On the other hand, those institutions could choose to contribute nothing (a few do), and the Walsh administration announced its annual PILOT contribution totals, as in years before, as proof that the city's PILOT program is a success.

But unlike in past years, members of Boston's increasingly boisterous City Council called a hearing to question whether these contributions are, in fact, good enough. And activists of various stripes who feel the city has been taken for a ride by the its wealthiest nonprofits — big education, as they framed it, in particular — were eager for the chance to give voice to their grievances.

The hearing, Councilors Lydia Edwards, who represents East Boston, Charlestown and the North End; and At-Large Councilor Annissa Essaibi-George, drew overflow attendance and lasted more than four hours.

While representatives of the Walsh administration largely defended the program's success, councilors took turns poking holes in that narrative.

Essaibi-George called attention to the fact that while the city credits about half of each nonprofit's contribution to "community benefits," ten of the 47 participating nonprofits failed to submit any reports detailing what those "community benefits," in fact, are.
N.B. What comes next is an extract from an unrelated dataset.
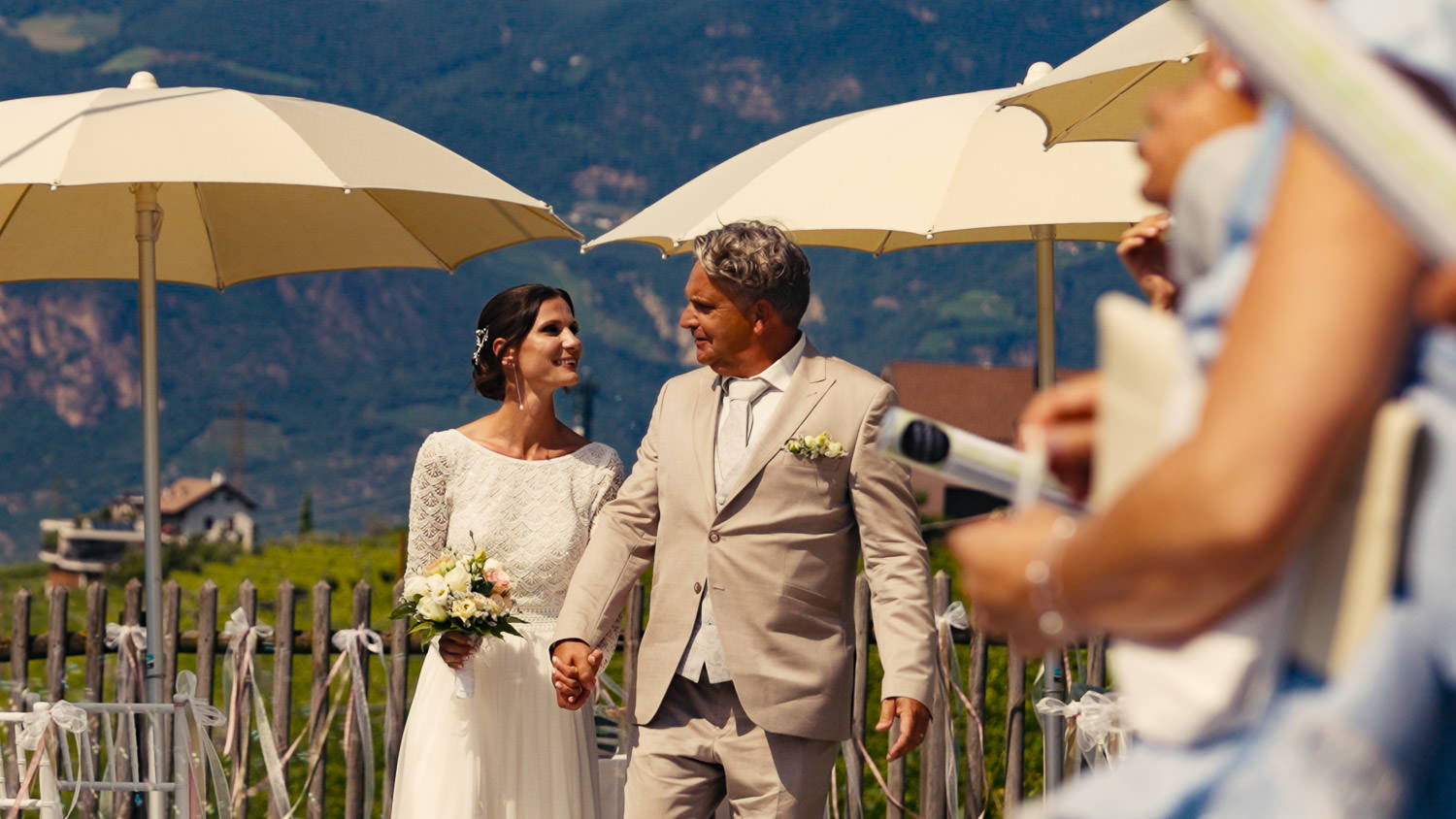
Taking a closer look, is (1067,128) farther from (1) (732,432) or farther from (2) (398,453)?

Councilor Kim Janey pursued a similar line of questioning, asking, "Who gets to determine what that benefit looks like and whether or not it is truly a benefit to the community?"

The answer: the nonprofits do.

Councilor Lydia Edwards pointed to another odd fact about the PILOT program: the city's requests per institution are based on years-old property valuations — even while property values have increased across the city and while institutions like Harvard have been rapidly expanding and developing.

Testimony from activists and advocates for various causes, especially affordable housing, was more severe.

Enid Eckstein, speaking for a group called the PILOT Action Group, acknowledged the importance of the "Eds and Meds" economy of Boston, but said the city's PILOT program "falls short."

While overall payments have increased slightly over the year, "increasingly fewer institutions pay their fewer requested amount," Eckstein said. "These institutions hold billions in endowments, have millions in surplus revenue and paid more this year in hedge fund management fees than they pay to the city in PILOTs."

"Our homes increase in value ... we are paying increasingly more and more," Eckstein said. "It is not sustainable to ask Boston taxpayers to increasingly share the burden."

Several Northeastern students testified as well, pointing out that the university contributed only 13 percent of the city's request.

The PILOT program was not without defenders.

Sam Tyler, of the Boston Municipal Research Bureau, emphasized that Boston's nonprofits have no obligation to contribute any such payments, and that the Walsh administration has done commendable work in maintaining the program.

Rob McCarron, Senior Vice President and Counsel to the Association of Independent Colleges Universities of Massachusetts, emphasized the contributions private colleges already make to the city — including educating thousands of students and employing thousands of residents.

"It would be virtually impossible for the city to replicate the depth and breadth of such services," McCarron said.

"The PILOT program, as you've heard," McCarron added, "is voluntary."

WGBH, a nonprofit organization, participates in the PILOT program and in fiscal year 2018 contributed the city's requested amount of $142,277.